(TASK STATEMENT) Rename "dirt soil" to "bare soil" in the entries from the line with "What distance from the lens" up to and including the end of the entries. Return only those lines, with everything else left unchanged.

Rows of spatial question data

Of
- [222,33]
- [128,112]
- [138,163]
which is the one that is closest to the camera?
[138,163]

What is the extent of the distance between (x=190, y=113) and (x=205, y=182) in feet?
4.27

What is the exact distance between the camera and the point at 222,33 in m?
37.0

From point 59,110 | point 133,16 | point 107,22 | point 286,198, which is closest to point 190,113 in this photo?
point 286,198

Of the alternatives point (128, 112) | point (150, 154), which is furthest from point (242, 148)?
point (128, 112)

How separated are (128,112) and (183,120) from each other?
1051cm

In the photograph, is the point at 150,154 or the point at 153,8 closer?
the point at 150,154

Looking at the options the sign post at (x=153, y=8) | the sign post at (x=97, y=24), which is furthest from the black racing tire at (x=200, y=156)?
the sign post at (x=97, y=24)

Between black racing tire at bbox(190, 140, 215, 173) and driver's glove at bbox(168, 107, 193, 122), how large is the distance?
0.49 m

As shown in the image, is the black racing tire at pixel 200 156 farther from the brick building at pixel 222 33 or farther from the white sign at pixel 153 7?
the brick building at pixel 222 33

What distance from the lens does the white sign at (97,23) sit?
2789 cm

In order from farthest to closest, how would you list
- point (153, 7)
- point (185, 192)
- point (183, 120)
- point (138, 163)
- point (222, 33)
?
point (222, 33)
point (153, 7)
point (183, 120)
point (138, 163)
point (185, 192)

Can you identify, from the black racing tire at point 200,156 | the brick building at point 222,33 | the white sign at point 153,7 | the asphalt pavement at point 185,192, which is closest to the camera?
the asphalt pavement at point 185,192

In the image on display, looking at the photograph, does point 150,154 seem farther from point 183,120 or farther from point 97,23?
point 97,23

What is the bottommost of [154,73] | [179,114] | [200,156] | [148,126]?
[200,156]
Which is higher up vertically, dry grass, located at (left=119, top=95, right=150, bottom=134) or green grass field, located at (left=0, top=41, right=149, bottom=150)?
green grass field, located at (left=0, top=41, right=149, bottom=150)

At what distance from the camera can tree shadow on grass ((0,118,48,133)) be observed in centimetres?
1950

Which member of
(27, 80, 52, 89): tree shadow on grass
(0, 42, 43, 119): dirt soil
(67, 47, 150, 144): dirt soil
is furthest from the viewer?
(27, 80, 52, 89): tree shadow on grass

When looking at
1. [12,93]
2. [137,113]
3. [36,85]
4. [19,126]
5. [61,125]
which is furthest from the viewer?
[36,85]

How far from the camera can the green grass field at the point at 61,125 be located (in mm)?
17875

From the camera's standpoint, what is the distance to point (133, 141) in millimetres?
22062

(RESPONSE)
What distance from the lens does the white sign at (97,23) sit?
2789 cm

In order from farthest to closest, how would you list
- point (153, 7)
- point (185, 192)
- point (183, 120)
- point (138, 163)
- point (222, 33)
?
point (222, 33)
point (153, 7)
point (183, 120)
point (138, 163)
point (185, 192)

Can you identify, from the black racing tire at point 200,156 | the brick building at point 222,33 | the white sign at point 153,7 | the asphalt pavement at point 185,192, which is closest to the camera?
the asphalt pavement at point 185,192

In the image on display, looking at the photograph, does point 150,154 seem farther from point 183,120 or farther from point 97,23?
point 97,23

What is the bottommost of [154,73] | [179,114] | [200,156] | [148,126]?
[200,156]
Which is higher up vertically, dry grass, located at (left=119, top=95, right=150, bottom=134) or green grass field, located at (left=0, top=41, right=149, bottom=150)?
green grass field, located at (left=0, top=41, right=149, bottom=150)

At what distance from the camera can tree shadow on grass ((0,118,48,133)) be observed in centimetres?
1950

Which member of
(27, 80, 52, 89): tree shadow on grass
(0, 42, 43, 119): bare soil
(67, 47, 150, 144): bare soil
is furthest from the viewer?
(27, 80, 52, 89): tree shadow on grass

When looking at
1. [12,93]
2. [137,113]
3. [36,85]
4. [19,126]
5. [61,125]
which is furthest from the viewer?
[36,85]

How far from the camera can the green grass field at the point at 61,125 be located (in mm)?
17875

From the camera's standpoint, what is the distance to point (133, 141) in millimetres?
22062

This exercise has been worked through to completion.